Ceux qui ont pensé m’atteindre doivent être certains de ma détermination. pic.twitter.com/ZAYORNjeMt
— François Fillon (@FrancoisFillon) 25 janvier 2017
Selon Bruno Retailleau, patron des sénateurs LR et proche du candidat de la droite à la présidentielle, "ce matin même [jeudi], l'avocat de François Fillon prendra l'attache du procureur financier et dans la journée se déplacera avec un certain nombre de pièces". "Nous donnerons très vite à la justice l'ensemble des éléments", a-t-il assuré sur Europe 1, "parce que les choses sont trop graves".
"Il n'est pas question de laisser prendre en otage une campagne présidentielle, c'est la raison pour laquelle François Fillon veut apporter à la justice très rapidement un certain nombre d'éléments", a poursuivi le sénateur de Vendée, assurant que "cette affaire fera pschitt".
Que risquent d'éventuels mis en examen ?
Rien n'interdit à un député d'embaucher des membres de sa famille comme collaborateurs, à condition de respecter quelques règles. La rémunération ne doit pas dépasser la moitié de l'enveloppe de 9 561 euros allouée pour ses collaborateurs, soit 4 750 euros. Règle qui pourrait d'ailleurs expliquer pourquoi Penelope Fillon a vu sa rémunération augmenter lorsque son employeur n’était plus son époux.

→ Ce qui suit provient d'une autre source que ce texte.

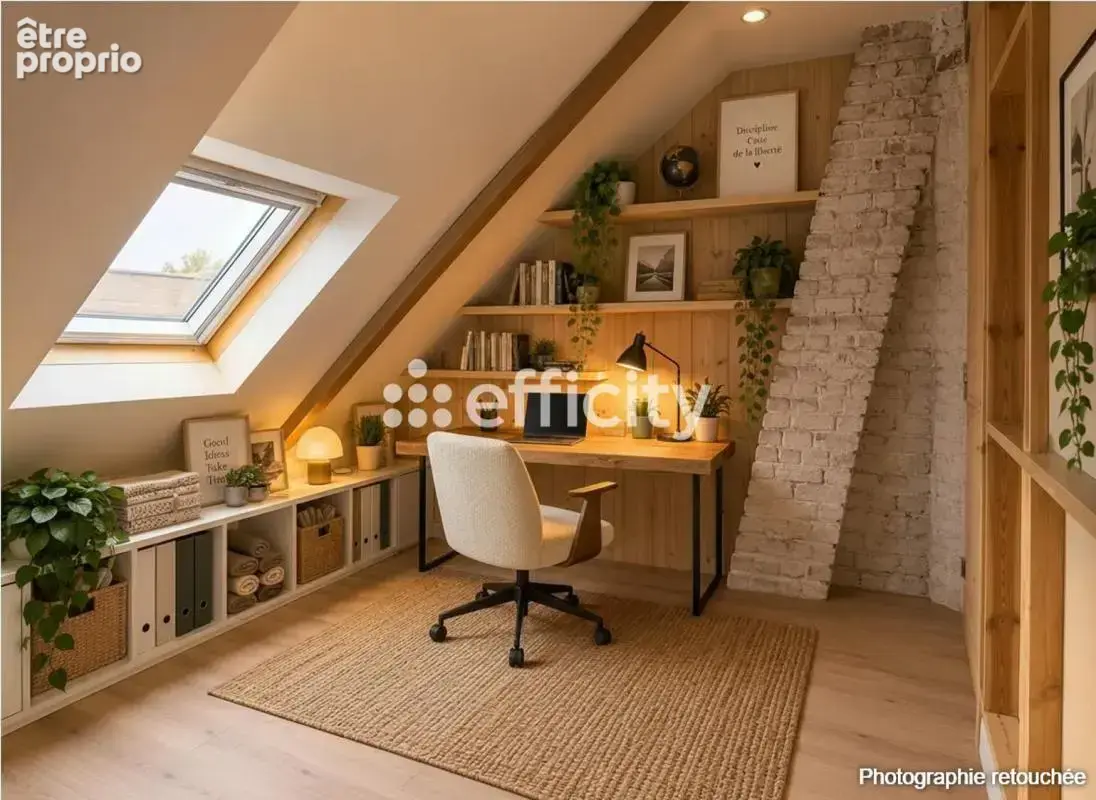 Maison 70 m² à Tourcoing  - photo 9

En outre, un élu ne peut employer un collaborateur fictif, comme soupçonné dans le cas de Penelope Fillon, selon Le Canard enchaîné. Que risquent d'éventuels mis en examen dans cette affaire ? Le détournement de fonds publics, selon le Code pénal, "est puni de dix ans d'emprisonnement et d'une amende d'un million d'euros, dont le montant peut être porté au double du produit de l'infraction".
Le parquet a-t-il réagi particulièrement vite ?
François Fillon s'est étonné d'une "décision particulièrement rapide" de la justice. Une telle célérité n'est pourtant pas inédite : Le Parisien rappelle que le parquet national financier avait également agi très vite dans l'affaire Aquilino Morelle. Dès le 18 avril 2014, au lendemain de l'article de Mediapart mettant en cause le conseiller de l'Elysée pour ses liens avec des laboratoires pharmaceutiques, une enquête avait été lancée, depuis classée sans suite.
Agir rapidement est d'ailleurs la raison d'être du parquet national financier, créé au printemps 2013, à la suite de l'affaire Cahuzac, pour "envoyer un signal fort en matière de moralisation de la vie publique", rappelle La Croix.
Y a-t-il des précédents ?
Des polémiques avaient déjà éclaté au sujet des emplois d'assistantes parlementaires de Nadia Copé ou Pauline Le Maire, épouses de Jean-François Copé et de Bruno Le Maire. Ou encore à propos de Véronique Bartolone, épouse du président PS de l'Assemblée et chargée de mission à son cabinet, même si Claude Bartolone a toujours expliqué "avoir épousé sa collaboratrice" et non embauché sa femme. Mais aucune action en justice n'a jamais été engagée.
En revanche, au Parlement européen, l'emploi des proches est interdit depuis 2009. Une information judiciaire a par ailleurs été ouverte pour abus de confiance, recel d’abus de confiance, escroquerie en bande organisée, faux et usage de faux et travail dissimulé au sujet des assistants du Front national. Certains d'entre eux sont soupçonnés d'avoir été rémunérés par des fonds européens alors qu'ils étaient affectés à des tâches n'ayant rien à voir avec le Parlement.